Move member function generation

Question

Code:

#include <iostream>
#include <ios>
#include <string>
#include <type_traits>
#include <memory>

struct value
{
    ~value() = default;
    std::unique_ptr<std::string> s;
};

int main()
{
    std::cout << std::boolalpha;
    std::cout << std::is_move_constructible<value>::value << '\n';
    std::cout << std::is_move_assignable<value>::value    << '\n';

    using str_ptr = std::unique_ptr<std::string>;
    std::cout << std::is_move_constructible<str_ptr>::value << '\n';
    std::cout << std::is_move_assignable<str_ptr>::value    << '\n';

    return 0;
}

Output (compiled with g++ v4.7.2, http://ideone.com/CkW1tG):

false
false
true
true

As I expect, value is not move constructible and is not move assignable because:

~value() = default;

is a user-declared destructor, which prevents the implicit generation of move members according to section 12.8 (see below).
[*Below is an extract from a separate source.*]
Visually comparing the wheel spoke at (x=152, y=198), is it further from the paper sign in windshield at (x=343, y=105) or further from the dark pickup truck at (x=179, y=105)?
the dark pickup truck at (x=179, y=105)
If the destructor is removed then value is move constructible and move assignable, as I expect (http://ideone.com/VcR2eq).

However, when the definition of value is changed to (http://ideone.com/M8LHEA):

struct value
{
    ~value() = default;
    std::string s;      // std::unique_ptr<> removed
};

the output is:

true
true
true
true

value is unexpectedly move constructible and move assignable. Am I misunderstanding or is this a compiler bug?

---

Background: I provided an answer to this question and was informed that Tree<> was moveable, but I am unsure and am attempting to determine for certain if it is or not.

---

Section 8.4.2 Explicitly-defaulted functions of the c++11 standard (draft n3337):

Explicitly-defaulted functions and implicitly-declared functions are collectively called defaulted functions, and the implementation shall provide implicit definitions for them (12.1 12.4, 12.8), which might mean defining them as deleted. A special member function is user-provided if it is user-declared and not explicitly defaulted or deleted on its first declaration. A user-provided explicitly-defaulted function (i.e., explicitly defaulted after its first declaration) is defined at the point where it is explicitly defaulted; if such a function is implicitly defined as deleted, the program is ill-formed. [ Note: Declaring a function as defaulted after its first declaration can provide efficient execution and concise definition while enabling a stable binary interface to an evolving code base.—end note ]

Section 12.8 Copying and moving class objects (point 9):

If the definition of a class X does not explicitly declare a move constructor,
one will be implicitly declared as defaulted if and only if
- X does not have a user-declared copy constructor,
- X does not have a user-declared copy assignment operator,
- X does not have a user-declared move assignment operator,
- X does not have a user-declared destructor, and
- the move constructor would not be implicitly defined as deleted.

Answer 1

std::is_move_constructible<T> is true iff std::is_constructible<T, T&&> is true, but that doesn't imply that such a construction will call a move constructor, only that it is possible to construct the type from an rvalue of the same type. Such a construction might use a copy constructor.

When value::s is a unique_ptr the type's copy constructor and copy assignment operator are defined as deleted, because the s member is not copyable. It does not have a move constructor and move assignment operator because, as you pointed out, it has a user-declared destructor. That means it has no copy constructor and no move constructor (and no other user-defined constructors that could accept an argument of type value&&) so std::is_constructible<value, value&&> is false.

When value::s is a string the type's copy constructor and copy assignment operator are not defined as deleted, because the s member is copyable, and so value is also copyable, and a CopyConstructible type is also MoveConstructible, because it's valid in this context:

value v1;
value v2 = std::move(v1);  // calls copy constructor

That means std::is_constructible<value, value&&> is true, even though it invokes the copy constructor not a move constructor.